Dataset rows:
>> BEGIN

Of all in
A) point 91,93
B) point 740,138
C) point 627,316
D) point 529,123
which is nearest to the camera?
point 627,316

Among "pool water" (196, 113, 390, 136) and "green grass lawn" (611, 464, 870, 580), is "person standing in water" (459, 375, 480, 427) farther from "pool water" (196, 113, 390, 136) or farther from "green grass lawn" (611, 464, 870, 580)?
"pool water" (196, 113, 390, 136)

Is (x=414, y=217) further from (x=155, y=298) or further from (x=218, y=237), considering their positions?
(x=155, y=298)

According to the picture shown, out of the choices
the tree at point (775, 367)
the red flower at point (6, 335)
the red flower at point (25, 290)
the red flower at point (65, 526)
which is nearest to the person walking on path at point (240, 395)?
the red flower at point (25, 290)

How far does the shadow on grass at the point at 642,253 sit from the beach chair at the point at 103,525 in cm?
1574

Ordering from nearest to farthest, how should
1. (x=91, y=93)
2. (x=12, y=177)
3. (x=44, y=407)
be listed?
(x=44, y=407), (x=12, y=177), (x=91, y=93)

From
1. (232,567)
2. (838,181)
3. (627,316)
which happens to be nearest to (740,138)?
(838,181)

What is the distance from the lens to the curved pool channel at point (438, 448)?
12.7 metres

>> END

What to do: Copy every line of the material above word for word, without changing anything.

Response:
Of all in
A) point 91,93
B) point 740,138
C) point 627,316
D) point 529,123
which is nearest to the camera?
point 627,316

Among "pool water" (196, 113, 390, 136) and "green grass lawn" (611, 464, 870, 580), is "person standing in water" (459, 375, 480, 427) farther from "pool water" (196, 113, 390, 136) or farther from "green grass lawn" (611, 464, 870, 580)?
"pool water" (196, 113, 390, 136)

Is (x=414, y=217) further from (x=155, y=298) or further from (x=218, y=237), considering their positions?
(x=155, y=298)

According to the picture shown, out of the choices
the tree at point (775, 367)
the red flower at point (6, 335)
the red flower at point (25, 290)
the red flower at point (65, 526)
which is nearest to the person walking on path at point (240, 395)?
the red flower at point (25, 290)

How far does the shadow on grass at the point at 642,253 sit from the beach chair at the point at 103,525 in cm?
1574

Ordering from nearest to farthest, how should
1. (x=91, y=93)
2. (x=12, y=177)
3. (x=44, y=407)
be listed?
(x=44, y=407), (x=12, y=177), (x=91, y=93)

From
1. (232,567)
2. (838,181)
3. (627,316)
which happens to be nearest to (740,138)?
(838,181)

What is the distance from the lens to the curved pool channel at point (438, 448)?
12.7 metres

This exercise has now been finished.